The vice-president stated that the woman came back again to take the child. “She said she had got a job. She said she would be able to take care of the child,” Osikoya added.
The school proprietress advocated proper parenting. She attributed increase in teenage pregnancies to poor home training. “Some of these girls are products of broken homes. We should place emphasis on home training,” she added.
There has been an increase in trafficking in infants since the beginning of this year. Previously, the trade was restricted to children aged five years and above. A medical doctor, Dr. Ken Akunne, is standing trial at a Federal High Court, Enugu for child trafficking.
The men of the National Security and Civil Defence Corps rescued about 20 pregnant girls, whose ages ranged from 16 to 22 years, from Akunne’s maternity home last month. Akunne, who has been running the clinic since 1999, claimed that it was a registered foster home established to get babies for childless couples, who wanted to adopt them.
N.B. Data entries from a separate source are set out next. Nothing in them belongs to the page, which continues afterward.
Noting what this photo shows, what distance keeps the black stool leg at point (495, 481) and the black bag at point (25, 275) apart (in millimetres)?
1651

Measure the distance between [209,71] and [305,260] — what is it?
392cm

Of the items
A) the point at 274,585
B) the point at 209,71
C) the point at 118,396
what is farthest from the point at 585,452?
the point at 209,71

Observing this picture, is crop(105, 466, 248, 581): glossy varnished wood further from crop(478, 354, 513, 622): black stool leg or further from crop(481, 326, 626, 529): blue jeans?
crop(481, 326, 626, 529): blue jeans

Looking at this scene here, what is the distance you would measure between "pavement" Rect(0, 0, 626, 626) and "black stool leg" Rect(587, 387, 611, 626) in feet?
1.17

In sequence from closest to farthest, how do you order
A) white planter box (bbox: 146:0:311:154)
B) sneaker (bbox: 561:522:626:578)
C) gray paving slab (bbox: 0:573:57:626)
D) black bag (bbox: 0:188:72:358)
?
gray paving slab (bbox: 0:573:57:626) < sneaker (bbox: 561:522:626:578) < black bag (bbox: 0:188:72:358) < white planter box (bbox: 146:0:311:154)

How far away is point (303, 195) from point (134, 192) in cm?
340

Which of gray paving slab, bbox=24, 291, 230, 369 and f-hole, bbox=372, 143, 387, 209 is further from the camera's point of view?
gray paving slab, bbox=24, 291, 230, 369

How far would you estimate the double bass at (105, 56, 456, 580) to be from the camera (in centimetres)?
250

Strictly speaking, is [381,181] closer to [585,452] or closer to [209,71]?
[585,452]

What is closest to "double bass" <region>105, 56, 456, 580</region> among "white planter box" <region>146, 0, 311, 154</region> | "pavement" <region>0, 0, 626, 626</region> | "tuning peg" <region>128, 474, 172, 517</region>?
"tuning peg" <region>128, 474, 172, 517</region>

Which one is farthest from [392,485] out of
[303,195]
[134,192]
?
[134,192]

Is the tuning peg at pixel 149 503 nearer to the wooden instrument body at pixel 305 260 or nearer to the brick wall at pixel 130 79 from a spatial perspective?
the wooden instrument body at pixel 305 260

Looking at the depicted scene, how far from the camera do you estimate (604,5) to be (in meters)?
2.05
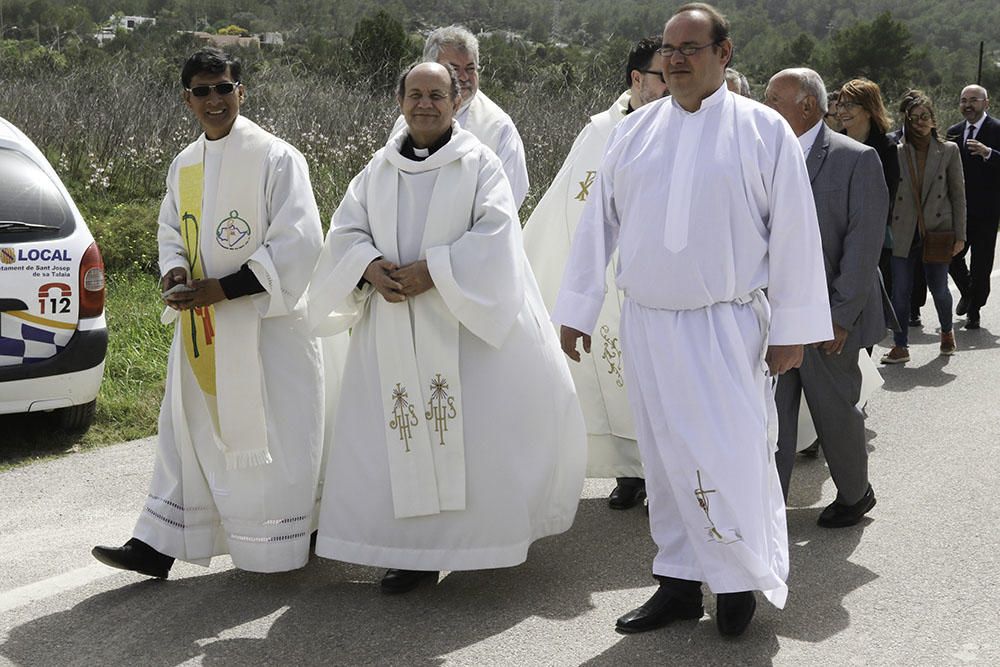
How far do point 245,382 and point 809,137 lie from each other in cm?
252

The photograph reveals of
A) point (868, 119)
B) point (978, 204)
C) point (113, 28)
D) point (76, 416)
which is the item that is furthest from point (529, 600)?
point (113, 28)

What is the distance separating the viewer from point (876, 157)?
18.7 ft

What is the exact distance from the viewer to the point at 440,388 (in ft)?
16.9

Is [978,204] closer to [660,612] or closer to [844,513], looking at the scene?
[844,513]

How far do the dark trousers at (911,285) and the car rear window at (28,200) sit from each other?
564 cm

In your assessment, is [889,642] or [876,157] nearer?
[889,642]

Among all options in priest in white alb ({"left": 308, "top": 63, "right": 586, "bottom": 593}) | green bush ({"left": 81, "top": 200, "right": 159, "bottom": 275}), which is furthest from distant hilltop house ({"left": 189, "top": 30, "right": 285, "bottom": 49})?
priest in white alb ({"left": 308, "top": 63, "right": 586, "bottom": 593})

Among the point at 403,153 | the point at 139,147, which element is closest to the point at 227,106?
the point at 403,153

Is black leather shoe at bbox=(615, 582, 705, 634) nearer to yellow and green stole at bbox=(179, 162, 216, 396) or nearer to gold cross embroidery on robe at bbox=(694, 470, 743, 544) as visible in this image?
gold cross embroidery on robe at bbox=(694, 470, 743, 544)

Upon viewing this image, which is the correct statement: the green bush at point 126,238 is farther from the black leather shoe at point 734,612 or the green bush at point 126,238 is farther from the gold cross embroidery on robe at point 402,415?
the black leather shoe at point 734,612

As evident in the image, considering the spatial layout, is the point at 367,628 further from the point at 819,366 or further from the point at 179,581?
the point at 819,366

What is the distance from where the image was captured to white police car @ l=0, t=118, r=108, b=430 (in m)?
6.70

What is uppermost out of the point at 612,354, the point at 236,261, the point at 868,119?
the point at 868,119

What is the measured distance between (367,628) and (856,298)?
2.39 metres
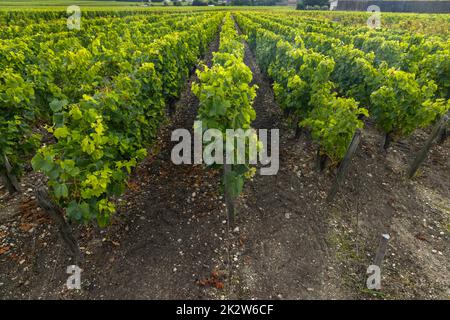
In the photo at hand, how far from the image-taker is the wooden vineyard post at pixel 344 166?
4.43 meters

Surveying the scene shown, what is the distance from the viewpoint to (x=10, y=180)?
504 centimetres

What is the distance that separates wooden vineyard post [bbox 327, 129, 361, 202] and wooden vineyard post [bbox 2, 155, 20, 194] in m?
5.82

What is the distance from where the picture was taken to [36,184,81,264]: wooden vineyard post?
3219 millimetres

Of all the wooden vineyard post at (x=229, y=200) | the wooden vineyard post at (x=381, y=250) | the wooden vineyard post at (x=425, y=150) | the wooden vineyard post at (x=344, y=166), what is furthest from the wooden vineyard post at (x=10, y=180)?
the wooden vineyard post at (x=425, y=150)

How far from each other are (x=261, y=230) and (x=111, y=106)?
3.06 metres

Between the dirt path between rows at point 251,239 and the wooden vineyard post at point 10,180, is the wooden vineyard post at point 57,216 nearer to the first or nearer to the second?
the dirt path between rows at point 251,239

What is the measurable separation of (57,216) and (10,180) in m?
2.55

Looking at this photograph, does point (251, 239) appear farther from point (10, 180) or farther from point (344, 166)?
point (10, 180)

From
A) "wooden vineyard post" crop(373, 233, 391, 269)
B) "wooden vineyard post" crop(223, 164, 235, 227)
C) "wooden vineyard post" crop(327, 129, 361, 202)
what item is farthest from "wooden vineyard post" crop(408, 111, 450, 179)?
"wooden vineyard post" crop(223, 164, 235, 227)

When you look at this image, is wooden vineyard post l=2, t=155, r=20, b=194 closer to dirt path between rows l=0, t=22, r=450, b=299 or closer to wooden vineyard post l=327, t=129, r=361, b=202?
dirt path between rows l=0, t=22, r=450, b=299

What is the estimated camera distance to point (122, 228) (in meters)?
4.47
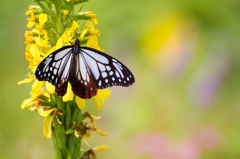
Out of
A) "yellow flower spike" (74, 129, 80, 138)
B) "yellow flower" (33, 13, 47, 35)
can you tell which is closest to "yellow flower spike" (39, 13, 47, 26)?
"yellow flower" (33, 13, 47, 35)

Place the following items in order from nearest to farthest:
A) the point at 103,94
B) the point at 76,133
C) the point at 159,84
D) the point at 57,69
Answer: the point at 76,133 → the point at 57,69 → the point at 103,94 → the point at 159,84

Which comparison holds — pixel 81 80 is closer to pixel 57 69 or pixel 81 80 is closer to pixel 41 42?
pixel 57 69

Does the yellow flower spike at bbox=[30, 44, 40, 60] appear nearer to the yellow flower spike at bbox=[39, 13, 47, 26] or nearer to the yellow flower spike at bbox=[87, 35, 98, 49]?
the yellow flower spike at bbox=[39, 13, 47, 26]

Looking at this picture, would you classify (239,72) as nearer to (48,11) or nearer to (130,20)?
(130,20)

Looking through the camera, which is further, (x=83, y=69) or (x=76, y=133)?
(x=83, y=69)

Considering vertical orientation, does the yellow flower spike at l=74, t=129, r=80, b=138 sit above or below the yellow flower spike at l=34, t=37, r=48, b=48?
below

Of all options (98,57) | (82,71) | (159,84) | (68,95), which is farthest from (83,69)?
(159,84)

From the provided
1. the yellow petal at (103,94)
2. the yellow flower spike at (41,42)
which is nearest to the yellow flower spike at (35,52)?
the yellow flower spike at (41,42)

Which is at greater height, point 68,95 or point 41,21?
point 41,21
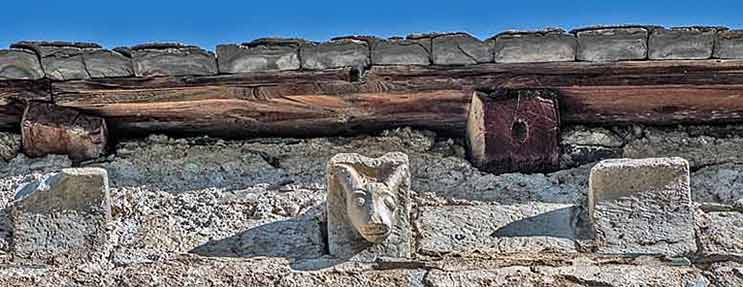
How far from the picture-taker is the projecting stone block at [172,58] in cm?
265

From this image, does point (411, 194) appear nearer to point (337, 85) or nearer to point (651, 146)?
point (337, 85)

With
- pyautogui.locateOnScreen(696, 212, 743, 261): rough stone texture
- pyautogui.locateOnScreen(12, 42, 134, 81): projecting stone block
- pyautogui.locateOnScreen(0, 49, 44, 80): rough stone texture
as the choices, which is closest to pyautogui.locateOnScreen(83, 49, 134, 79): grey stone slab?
pyautogui.locateOnScreen(12, 42, 134, 81): projecting stone block

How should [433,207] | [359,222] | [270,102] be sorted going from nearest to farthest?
[359,222] → [433,207] → [270,102]

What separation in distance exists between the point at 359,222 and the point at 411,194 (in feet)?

A woman that was arrested for child trafficking, Benedicta Agwuocha, told the NSCDC officers that she bought a male child from the doctor at N340,000. Akunne denied the allegation. He said he was giving the children for adoption.
Also two months ago, an 80-year-old grandmother was paraded by the police for alleged child trafficking. The police paraded Grace Erondu in Abuja. She was accused of harbouring 13 girls aged between 19 and 26 years in Umuahia, Abia State. Two of them had been delivered of babies, while 11 were still pregnant.
One of the pregnant girls, Mary Ibe, claimed that the person that directed her to the woman said the octogenarian would provide doctors and nurses who would take care of her.
Commenting on the problem, the Ogun State Commissioner for Women and Social Welfare, Miss Jokotade Odunuga, said the state had been ensuring strict supervision of orphanages to prevent child trafficking.
According to her, the process of adoption is strict to allow room for verification of facts relating to couples seeking to adopt a child. The verification, she said, would allow the ministry to have an insight into the personality of the person that wanted to adopt a child.
“After applying through the ministry, we ensure that we ascertain the information on the individual. We have to know the environment where the baby is to be taken to. The history of the person and the reason for adoption must be ascertained before such an application is approved or rejected,” she added.
The Chairman of the Lagos State branch of the Nigerian Medical Association, Dr. Babafemi Thomas, attributed the problem of booming sales of babies to quackery. “The problem is that there are many people who pretend to be doctors,” he said.
He said the Medical and Dental Council of Nigeria had been ensuring discipline in the medical profession. According to him, any erring doctor will face disciplinary actions, including prosecution.
The Head of Media and Communications of NAPTIS, Mr. Arinze Orakwue, in an interview, said there was the need for ministries of health across the country to ensure regular supervision of clinics and hospitals.
According to him, it is not enough for the ministries to issue licence to the hospitals. Orankwue, whose agency recently raided a hotel at Ogba, Lagos, said government must ensure that the hospitals were monitored.